Three Cups of Tea by Greg Mortenson, is a great account of Mortenson's experiences in Afghanistan. He got separated from his guide during a mountain climbing expedition and wound up, sick and lost, in a small town where the people wanted a school. What follows in the book seems to be his account of building that school and several others. When I read it the first time, I thought it should be required reading for the U.S. State Department as a primer on how to do business in that region. According to an article in the Wall Street Journal, General David Petraeus read the book and sought out Mortenson's advice on how the military can work with village elders and leaders.
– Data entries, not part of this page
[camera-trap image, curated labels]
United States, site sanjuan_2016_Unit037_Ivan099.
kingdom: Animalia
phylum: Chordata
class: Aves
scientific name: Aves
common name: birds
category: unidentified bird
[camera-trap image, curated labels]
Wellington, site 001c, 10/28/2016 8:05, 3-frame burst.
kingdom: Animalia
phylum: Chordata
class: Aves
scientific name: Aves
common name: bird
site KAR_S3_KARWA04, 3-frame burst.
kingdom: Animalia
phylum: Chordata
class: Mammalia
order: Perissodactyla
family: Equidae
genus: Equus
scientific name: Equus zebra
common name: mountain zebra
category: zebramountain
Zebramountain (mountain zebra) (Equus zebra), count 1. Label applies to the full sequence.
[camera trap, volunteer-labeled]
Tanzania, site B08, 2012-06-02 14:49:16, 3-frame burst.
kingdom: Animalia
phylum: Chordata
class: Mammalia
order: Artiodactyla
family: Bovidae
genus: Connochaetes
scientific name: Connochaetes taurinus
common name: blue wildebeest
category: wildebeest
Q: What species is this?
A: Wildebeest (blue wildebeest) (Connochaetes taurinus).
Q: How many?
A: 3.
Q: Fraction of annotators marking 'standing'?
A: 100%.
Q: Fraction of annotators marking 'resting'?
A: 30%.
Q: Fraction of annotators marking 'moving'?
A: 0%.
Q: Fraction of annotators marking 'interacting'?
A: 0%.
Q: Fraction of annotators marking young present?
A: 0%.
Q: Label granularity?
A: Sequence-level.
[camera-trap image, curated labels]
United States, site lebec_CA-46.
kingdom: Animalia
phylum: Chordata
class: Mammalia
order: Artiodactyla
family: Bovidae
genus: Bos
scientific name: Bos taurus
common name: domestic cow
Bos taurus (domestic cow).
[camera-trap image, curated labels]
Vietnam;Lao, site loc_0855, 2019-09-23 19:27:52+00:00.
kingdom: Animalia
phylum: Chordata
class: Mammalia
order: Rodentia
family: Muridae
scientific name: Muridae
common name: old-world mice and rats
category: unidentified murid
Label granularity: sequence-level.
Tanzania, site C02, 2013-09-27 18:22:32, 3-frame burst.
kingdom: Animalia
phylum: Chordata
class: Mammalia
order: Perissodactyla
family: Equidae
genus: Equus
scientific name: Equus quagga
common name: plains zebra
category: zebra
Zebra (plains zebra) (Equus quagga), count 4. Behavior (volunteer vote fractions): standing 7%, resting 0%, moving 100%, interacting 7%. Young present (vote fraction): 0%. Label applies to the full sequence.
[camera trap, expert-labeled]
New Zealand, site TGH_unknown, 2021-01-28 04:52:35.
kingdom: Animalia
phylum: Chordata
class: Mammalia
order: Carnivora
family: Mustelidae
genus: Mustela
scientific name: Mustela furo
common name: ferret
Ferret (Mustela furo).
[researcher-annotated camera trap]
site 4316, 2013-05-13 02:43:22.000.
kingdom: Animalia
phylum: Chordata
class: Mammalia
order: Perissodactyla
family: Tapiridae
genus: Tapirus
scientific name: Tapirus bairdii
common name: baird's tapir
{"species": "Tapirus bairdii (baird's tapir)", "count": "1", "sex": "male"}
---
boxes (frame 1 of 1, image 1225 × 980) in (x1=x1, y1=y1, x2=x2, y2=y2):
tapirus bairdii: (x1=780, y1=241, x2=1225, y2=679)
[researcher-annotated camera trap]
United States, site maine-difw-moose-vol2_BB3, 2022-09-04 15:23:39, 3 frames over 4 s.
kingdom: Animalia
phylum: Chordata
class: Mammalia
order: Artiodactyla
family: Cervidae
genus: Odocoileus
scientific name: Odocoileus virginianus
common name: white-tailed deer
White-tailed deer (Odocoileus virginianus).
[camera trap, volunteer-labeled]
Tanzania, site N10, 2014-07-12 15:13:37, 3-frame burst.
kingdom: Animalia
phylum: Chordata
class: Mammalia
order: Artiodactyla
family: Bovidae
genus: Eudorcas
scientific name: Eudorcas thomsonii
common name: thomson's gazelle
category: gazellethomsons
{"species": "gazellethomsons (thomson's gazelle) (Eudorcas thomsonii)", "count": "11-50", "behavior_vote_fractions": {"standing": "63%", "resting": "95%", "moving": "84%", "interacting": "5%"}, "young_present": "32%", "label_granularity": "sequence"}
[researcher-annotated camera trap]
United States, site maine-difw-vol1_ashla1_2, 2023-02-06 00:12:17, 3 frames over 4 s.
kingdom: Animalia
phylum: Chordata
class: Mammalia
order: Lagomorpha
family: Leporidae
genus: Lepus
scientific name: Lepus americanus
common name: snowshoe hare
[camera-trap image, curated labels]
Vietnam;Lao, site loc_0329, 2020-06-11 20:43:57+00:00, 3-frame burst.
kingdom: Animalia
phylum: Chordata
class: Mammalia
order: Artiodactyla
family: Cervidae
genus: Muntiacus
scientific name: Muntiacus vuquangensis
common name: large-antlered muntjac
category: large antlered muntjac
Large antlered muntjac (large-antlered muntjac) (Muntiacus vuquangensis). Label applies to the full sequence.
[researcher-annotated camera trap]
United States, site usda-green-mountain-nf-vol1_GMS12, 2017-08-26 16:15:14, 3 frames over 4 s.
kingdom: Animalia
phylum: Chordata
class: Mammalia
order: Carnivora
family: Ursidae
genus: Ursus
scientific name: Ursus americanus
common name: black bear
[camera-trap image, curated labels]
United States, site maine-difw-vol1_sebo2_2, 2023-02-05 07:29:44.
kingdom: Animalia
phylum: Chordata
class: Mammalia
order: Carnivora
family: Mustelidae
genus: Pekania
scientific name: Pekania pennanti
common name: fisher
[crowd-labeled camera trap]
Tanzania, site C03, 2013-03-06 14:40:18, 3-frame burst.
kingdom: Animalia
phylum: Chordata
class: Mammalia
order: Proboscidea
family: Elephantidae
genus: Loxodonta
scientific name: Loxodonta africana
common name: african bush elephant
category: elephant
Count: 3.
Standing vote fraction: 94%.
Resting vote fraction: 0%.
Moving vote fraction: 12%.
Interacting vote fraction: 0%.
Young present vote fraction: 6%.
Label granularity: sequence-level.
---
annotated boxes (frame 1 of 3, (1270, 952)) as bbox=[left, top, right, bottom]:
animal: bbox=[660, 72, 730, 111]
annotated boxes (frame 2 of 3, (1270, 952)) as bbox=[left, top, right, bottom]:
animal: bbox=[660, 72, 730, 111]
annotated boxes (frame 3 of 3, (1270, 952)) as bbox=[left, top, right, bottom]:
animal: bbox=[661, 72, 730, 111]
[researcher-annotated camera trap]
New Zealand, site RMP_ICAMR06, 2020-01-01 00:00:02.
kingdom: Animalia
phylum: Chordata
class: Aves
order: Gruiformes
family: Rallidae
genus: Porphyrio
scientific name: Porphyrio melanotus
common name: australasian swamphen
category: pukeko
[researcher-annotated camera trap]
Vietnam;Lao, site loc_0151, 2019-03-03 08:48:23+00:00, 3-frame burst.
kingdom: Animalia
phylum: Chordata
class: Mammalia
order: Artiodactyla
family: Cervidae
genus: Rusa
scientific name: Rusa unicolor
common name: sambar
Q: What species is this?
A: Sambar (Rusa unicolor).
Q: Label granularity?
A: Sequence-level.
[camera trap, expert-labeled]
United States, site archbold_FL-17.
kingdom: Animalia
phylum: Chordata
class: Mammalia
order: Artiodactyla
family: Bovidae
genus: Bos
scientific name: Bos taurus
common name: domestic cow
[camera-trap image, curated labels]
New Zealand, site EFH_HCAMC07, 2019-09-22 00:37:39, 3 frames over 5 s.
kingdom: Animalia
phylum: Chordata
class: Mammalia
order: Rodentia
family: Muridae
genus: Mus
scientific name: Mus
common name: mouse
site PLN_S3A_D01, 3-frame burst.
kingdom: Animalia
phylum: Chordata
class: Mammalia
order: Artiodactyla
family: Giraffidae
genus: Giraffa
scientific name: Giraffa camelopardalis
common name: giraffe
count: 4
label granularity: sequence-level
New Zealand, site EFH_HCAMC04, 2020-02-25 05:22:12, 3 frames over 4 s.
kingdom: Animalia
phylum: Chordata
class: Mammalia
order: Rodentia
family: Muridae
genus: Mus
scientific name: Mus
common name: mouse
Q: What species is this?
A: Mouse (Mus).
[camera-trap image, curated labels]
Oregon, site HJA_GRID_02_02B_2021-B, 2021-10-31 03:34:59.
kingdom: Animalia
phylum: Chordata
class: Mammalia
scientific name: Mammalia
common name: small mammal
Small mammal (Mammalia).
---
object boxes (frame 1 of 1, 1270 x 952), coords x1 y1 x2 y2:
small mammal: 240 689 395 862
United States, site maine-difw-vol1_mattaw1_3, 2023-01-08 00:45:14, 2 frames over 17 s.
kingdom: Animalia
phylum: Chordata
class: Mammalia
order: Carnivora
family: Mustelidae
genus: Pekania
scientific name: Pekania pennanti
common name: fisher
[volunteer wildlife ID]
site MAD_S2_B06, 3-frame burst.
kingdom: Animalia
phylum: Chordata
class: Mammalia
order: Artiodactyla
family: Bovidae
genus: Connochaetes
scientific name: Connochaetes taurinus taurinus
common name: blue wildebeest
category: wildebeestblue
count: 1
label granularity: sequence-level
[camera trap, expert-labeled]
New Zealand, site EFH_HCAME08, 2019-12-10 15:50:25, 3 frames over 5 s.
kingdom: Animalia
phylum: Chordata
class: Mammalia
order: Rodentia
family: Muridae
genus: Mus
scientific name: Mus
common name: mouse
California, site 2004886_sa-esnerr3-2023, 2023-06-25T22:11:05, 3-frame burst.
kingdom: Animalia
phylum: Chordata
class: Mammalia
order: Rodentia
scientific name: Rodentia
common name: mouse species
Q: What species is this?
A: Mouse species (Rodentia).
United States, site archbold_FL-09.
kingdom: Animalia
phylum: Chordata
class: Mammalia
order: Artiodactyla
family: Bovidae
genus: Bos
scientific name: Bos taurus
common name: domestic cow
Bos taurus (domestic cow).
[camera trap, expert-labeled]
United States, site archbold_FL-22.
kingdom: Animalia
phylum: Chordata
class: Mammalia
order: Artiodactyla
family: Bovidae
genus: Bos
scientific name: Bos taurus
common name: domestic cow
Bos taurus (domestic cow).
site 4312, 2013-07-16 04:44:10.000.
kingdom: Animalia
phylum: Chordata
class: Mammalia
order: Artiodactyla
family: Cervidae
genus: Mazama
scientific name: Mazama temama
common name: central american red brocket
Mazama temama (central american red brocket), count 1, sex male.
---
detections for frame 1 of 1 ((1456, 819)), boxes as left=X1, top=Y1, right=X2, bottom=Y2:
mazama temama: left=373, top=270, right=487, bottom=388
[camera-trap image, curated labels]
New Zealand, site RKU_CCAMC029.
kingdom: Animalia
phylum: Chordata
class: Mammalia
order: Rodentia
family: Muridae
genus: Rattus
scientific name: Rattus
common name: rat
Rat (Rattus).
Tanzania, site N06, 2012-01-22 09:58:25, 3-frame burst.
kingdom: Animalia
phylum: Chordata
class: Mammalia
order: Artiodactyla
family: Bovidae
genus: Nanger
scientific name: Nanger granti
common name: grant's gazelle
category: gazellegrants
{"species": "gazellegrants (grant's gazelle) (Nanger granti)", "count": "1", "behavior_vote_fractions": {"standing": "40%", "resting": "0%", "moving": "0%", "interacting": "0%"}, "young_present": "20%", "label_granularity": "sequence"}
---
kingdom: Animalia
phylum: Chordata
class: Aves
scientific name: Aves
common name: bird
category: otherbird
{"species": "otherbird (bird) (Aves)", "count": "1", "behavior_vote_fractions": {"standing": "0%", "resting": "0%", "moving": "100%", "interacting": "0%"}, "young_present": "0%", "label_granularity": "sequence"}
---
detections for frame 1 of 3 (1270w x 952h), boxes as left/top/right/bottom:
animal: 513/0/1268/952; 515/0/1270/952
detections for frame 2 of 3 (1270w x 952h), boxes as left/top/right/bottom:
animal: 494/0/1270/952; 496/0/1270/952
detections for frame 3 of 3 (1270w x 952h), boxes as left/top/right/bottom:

Mortenson is quoted as saying this is a positive move for the military.
One of the significant kernels of wisdom in Mortenson's book comes from the elder of that first village who told him never do business until you have shared three cups of tea with the people you want to do business with. It occurs to me that this is just plain good advice for a lot of situations.
I've been a bit immersed in an adult education offering for my church that offers participants experience discussing political positions in an environment of civility. As we share those things that have formed our values, political and religious, we become friends and develop respect for each other and the many things that contribute to our opinions. I've gone to church with some of these people for about seven years now, been in Bible studies with them, sung in choir with them, even attended potlucks with them, but I never understood them or appreciated them so much as I do now having heard about their grandparents, learning the core values their parents taught them, getting at the root of what has formed and informed their views. We have commonalities we would have never known had we not shared our earliest memories of right and wrong. The class has been one version of sharing the three cups of tea.
I spend a week each September with people who consult in organizational development and project management and such. We spend our mornings in sessions sharing our professional expertise and knowledge. I respect these people as international experts in their fields because of what I hear from them in the sessions. In the afternoons, we hike, bike, play scrabble in the lobby or just veg out in the lobby with our books and knitting and conversation. One night we make pizza together, taught by one of us who honed his skills in culinary school and whose sideline hobby is consulting for pizza restaurants. Two of our number travel the country indulging their hobby of pyrotechnics. They taught us to make sparklers. Our pizza expert also seeks to break records for bubbles -- the largest, the longest lasting, etc. He's taught us the secret formula for bubble solution and, most mornings, we wake up to huge bubbles floating over the parking lot of our hotel. I respect these people, as I said, for their professional knowledge, but it is in the sharing of the other things, the games, the bubbles, the communal meals, that I build my trust and personal respect for these people. I recommend them to my clients, not so much because of that professional expertise though they are among the best in their fields in the world, but because of the trust built in the afternoons and evenings. Those are the "cups of tea" that make such a difference.
I'm thinking I want to drink more tea, build more personal trust with those around me. How about you?